One autumn afternoon Bathilda was enjoying a lovely cup of tea when faint knock reached her ears. She shuffled to the door. When she opened it she was surprised to see that no one was there. She thumped the side of her head, hoping that whatever was clogging her ears would leave. A smooth texture brushed across her wrinkled leg and she peered down.
"A snake," she mumbled to herself. "I didn't remember inviting a snake to tea." Bathilda cleared her throat, "Erm, Sir or Madam Snake? Would you care for some tea and biscuits?" The snake seemed to nod, so she poured a cup for it. Since she had some company, she may as well fill the silence.

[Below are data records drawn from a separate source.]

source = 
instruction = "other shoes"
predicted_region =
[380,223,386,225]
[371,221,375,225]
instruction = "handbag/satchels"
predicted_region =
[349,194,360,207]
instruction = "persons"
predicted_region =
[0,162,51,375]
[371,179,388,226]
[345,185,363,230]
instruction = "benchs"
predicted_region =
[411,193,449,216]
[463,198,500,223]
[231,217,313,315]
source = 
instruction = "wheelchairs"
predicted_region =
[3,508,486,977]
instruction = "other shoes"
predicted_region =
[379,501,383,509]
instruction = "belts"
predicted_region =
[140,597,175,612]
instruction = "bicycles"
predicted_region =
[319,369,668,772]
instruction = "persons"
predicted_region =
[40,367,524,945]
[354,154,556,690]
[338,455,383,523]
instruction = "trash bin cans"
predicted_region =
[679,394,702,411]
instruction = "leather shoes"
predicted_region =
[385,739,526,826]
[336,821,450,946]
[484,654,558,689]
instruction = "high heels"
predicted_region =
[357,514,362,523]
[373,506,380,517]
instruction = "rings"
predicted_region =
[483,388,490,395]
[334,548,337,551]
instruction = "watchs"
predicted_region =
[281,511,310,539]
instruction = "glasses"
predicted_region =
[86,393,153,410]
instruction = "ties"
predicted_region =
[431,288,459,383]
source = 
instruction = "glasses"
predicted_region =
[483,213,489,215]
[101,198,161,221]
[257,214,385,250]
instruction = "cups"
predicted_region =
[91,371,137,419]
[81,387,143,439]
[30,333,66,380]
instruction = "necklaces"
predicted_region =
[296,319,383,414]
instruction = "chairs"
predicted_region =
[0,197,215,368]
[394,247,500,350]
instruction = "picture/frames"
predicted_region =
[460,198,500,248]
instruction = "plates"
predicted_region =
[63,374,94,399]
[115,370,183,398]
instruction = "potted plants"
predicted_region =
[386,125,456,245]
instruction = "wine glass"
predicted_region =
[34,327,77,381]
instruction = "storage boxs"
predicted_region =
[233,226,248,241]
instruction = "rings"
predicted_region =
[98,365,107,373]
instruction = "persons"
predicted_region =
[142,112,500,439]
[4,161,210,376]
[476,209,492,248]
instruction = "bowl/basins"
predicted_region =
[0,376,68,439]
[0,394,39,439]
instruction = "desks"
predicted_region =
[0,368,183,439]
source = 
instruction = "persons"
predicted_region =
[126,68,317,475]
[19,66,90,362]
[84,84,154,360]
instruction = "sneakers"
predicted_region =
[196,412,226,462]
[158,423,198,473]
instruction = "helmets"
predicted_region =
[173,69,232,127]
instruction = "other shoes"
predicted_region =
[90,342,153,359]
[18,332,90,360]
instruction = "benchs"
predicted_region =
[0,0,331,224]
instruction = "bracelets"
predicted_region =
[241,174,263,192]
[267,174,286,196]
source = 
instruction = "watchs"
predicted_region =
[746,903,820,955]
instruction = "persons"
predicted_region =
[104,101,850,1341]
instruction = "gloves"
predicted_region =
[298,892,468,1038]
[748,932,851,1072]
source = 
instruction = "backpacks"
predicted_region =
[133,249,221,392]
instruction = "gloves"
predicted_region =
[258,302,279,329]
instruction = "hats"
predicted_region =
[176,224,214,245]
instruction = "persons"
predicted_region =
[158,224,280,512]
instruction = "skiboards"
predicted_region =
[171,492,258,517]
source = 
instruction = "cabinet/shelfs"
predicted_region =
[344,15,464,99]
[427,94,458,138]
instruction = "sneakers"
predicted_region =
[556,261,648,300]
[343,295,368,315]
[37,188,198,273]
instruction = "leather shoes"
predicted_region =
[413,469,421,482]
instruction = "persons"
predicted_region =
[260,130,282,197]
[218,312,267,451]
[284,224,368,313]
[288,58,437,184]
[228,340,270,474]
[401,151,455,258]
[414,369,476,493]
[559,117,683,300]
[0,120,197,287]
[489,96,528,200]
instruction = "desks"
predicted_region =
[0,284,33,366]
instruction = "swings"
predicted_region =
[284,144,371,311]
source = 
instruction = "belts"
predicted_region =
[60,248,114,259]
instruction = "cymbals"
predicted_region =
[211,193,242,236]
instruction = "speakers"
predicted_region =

"Did you know I never found my G-spot?" She started in. "I've lived so many years, seen so many different things happening, but never, not once, got the chance to find it. I even had a husband for a short time, daft man, and he wouldn't have been able to find it with a map. Do you think they make maps to locate your G-spot. I don't suppose they would, usually someone else finds it for you. I think that's the only thing I'm going to regret when I finally pass on, I mean I-"
Bathilda immediately stopped talking as she felt the snake's soft head gliding up her leg.
The soft flick of the snake's tongue was like a lover's caress against her long forgotten pleasure zones. She tried to hold in a moan, but did not succeed. Rather than question the acts of the snake, she let it continue, hoping in her heart of hearts that she would be able to fulfill her life goal. The snake's head rose higher up her thigh and nudged at her ladybits that were surprisingly moist. Her cunt had been as dry as the desert for the last 30 years, so she was shocked by this new development. Like always, she hadn't bothered wearing undergarments, what was the point anymore?
The snake's forked tongue flicked on the hidden ball of nerves and Bathilda felt the snake's tail now entering her almost as if it were testing the waters, a small dip in, and then retreat, another small dip, and retreat. Finally, the snake plunged a good 8 inches into her pussy, stretching it widely. Bathilda felt the oddest sensation, but before she could ponder it further the snake removed its tail and dove in headfirst.
"Glory Hallelujah, I think that's my G-spot!" Bathilda shouted in surprise as the giant snake tunneled up through her body, eating her insides alone the way. The last thought that ran through her brain was that it wasn't a bad way to go.
Author's Note: Seriously, don't you see it happening that way? I do. Bathilda's want to find her G-spot is actually based on the character Tante Lulu in Sandra Hill's books. In the latest book the old woman was approaching 97 and was the most annoying character ever. This fic is for Heather, who requested some hot Bathida/Nagini action!